Most leaders when they take over face an immediate problem of dealing with their predecessor’s legacy. Now imagine your predecessor had not only been in office for two decades but was also a 1916 commander and founder of your political party. These were the boots that Lemass had to fill when  De Valera stepped down in June 1959. Yet Lemass successfully in a very short period of time fashioned his own style of leadership quickly abolishing De Valera’s practice to two cabinet meetings a week, reducing them to one and operating a much more centralised form of decision making. He departed from his predecessor in shifting the focus of government away from cultural matters toward economic issues as he derided De Valera’s attempts to make him speak better Irish asking for books on economics instead. Here in lies lesson two; it’s ok not to follow your predecessor’s leadership style.

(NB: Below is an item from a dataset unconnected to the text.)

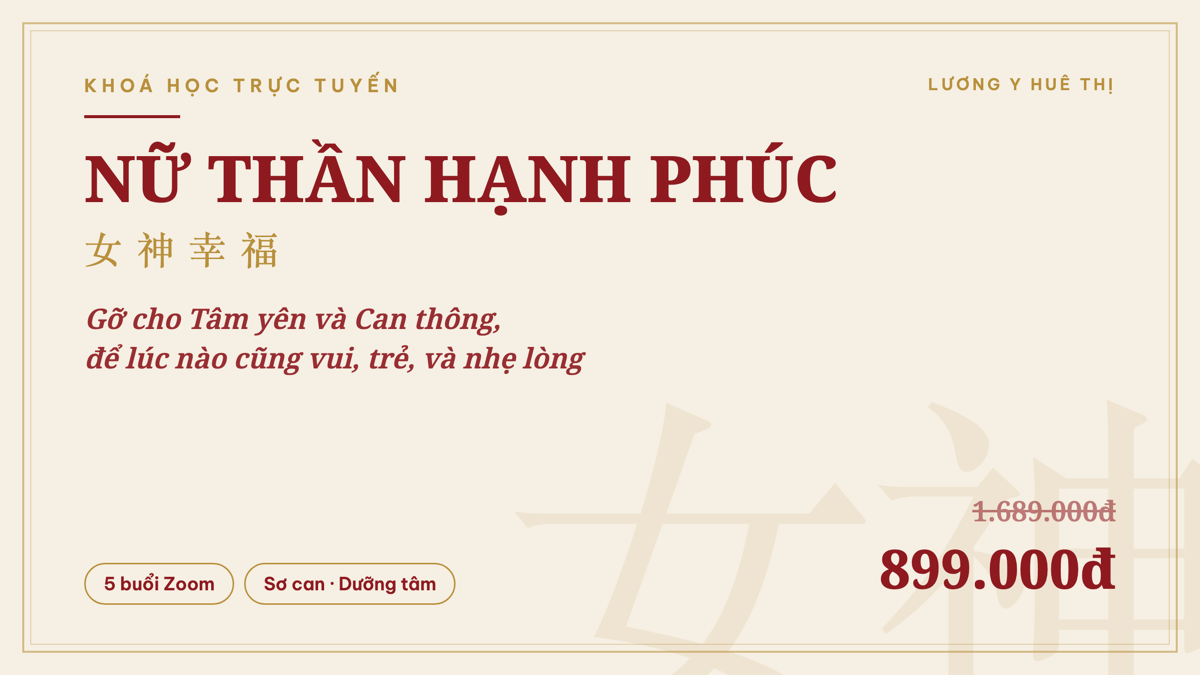 NỮ THẦN HẠNH PHÚC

Don’t be afraid to be unpopular

Half a century later we tend to think that Lemass made a seamless change from protectionism to free trade with little political fallout. However from examining the newspapers of that period what becomes apparent is the growing level of scepticism about this change in economic policy. To many people in rural Ireland the government was seen as focusing the country’s prosperity in the major urban centres ignoring the decline in the west.

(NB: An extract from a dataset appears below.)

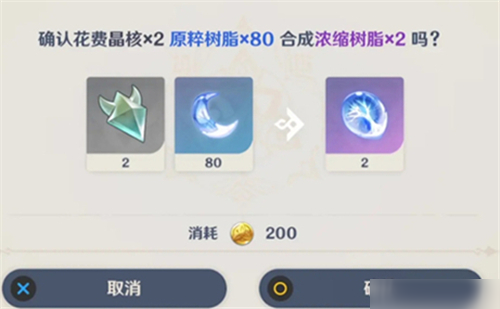 原神浓缩树脂有什么用 树脂作用详解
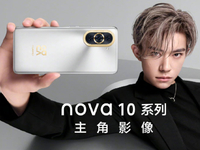 華為nova10系列7月4日發(fā)布！重磅新車問界M7同步登場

Lemass faced the humiliation of leading Fianna Fáil to one of its worst election results in 1961 losing the majority he had inherited from De Valera and becoming the first taoiseach to have a minister resign in protest over government policy with the departure of Paddy Smith in 1964. Yet despite all these political setbacks, he persisted with his policy of opening up the Irish economy. This is lesson number three; Lemass was not afraid to court unpopularity within his government or the wider electorate in order to achieve his objectives.

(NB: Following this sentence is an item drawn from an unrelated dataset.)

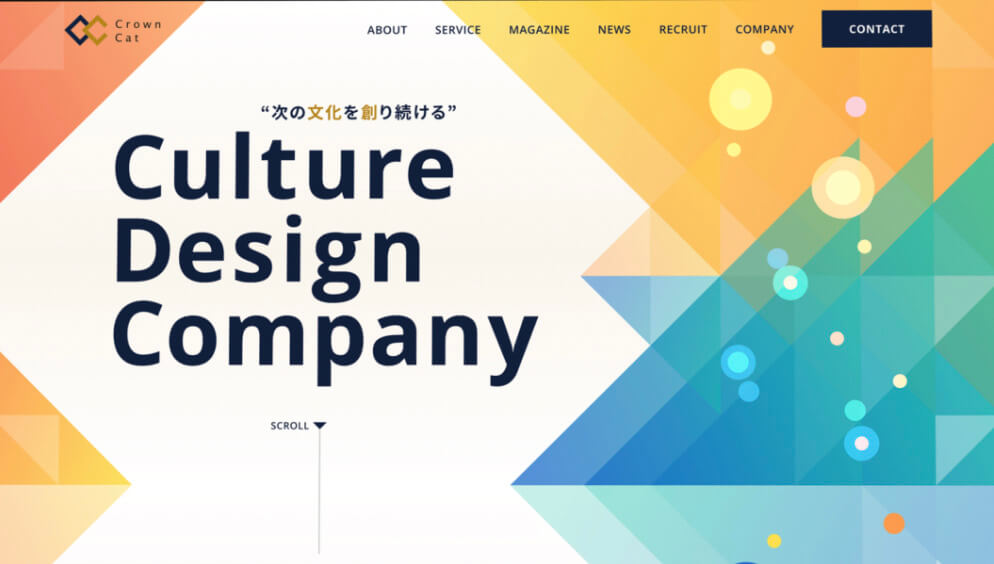 デイトラのコンペをきっかけに企業から案件を大量受注!?デザイナーが現場で活躍するための秘訣をデイトラ卒業生に取材!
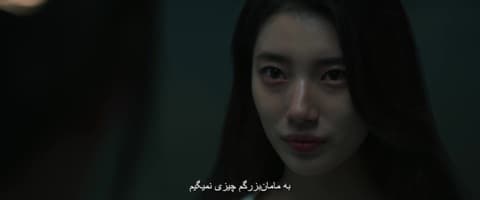 جینی آرزو کن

Boldness can lead to greatness

Then we come on to the abandonment of another policy that was not working: Northern Ireland. The summit with Unionist Prime Minister Terence O’Neill in 1965 was arguably the most symbolic event of the 60s. While an event like this would be considered relatively minor by today’s standards, it represented a real departure for an Irish leader at the time. In addition to this, Lemass was not absolutely sure how these new overtures would be received by the general public as his first words to O’Neill were ‘I shall get into terrible trouble for this.’ And here is the final lesson to be learned; be bold.

When we look back on the Lemass era it is easy to think of only the positives, ignoring many of the political challenges that his government faced which – in my view – leads many of our politicians to cite Lemass as an inspiration for all the wrong reasons. While he was in power, his record of electoral success ranked far behind that of De Valera and Jack Lynch. Moreover he served just six and a half years as taoiseach. Yet I would argue that despite his lack of electoral appeal or his limited time in power he achieved much more than any of his successors.

So what is the overall lesson that any of our current politicians should take from Lemass? Don’t get hypnotised by electoral success; it’s what you do with the mandate you receive that ultimately counts.

And whenever advisors tell you that you’ve got all the time in the world to introduce big reforms, the reality is you haven’t got a moment to lose.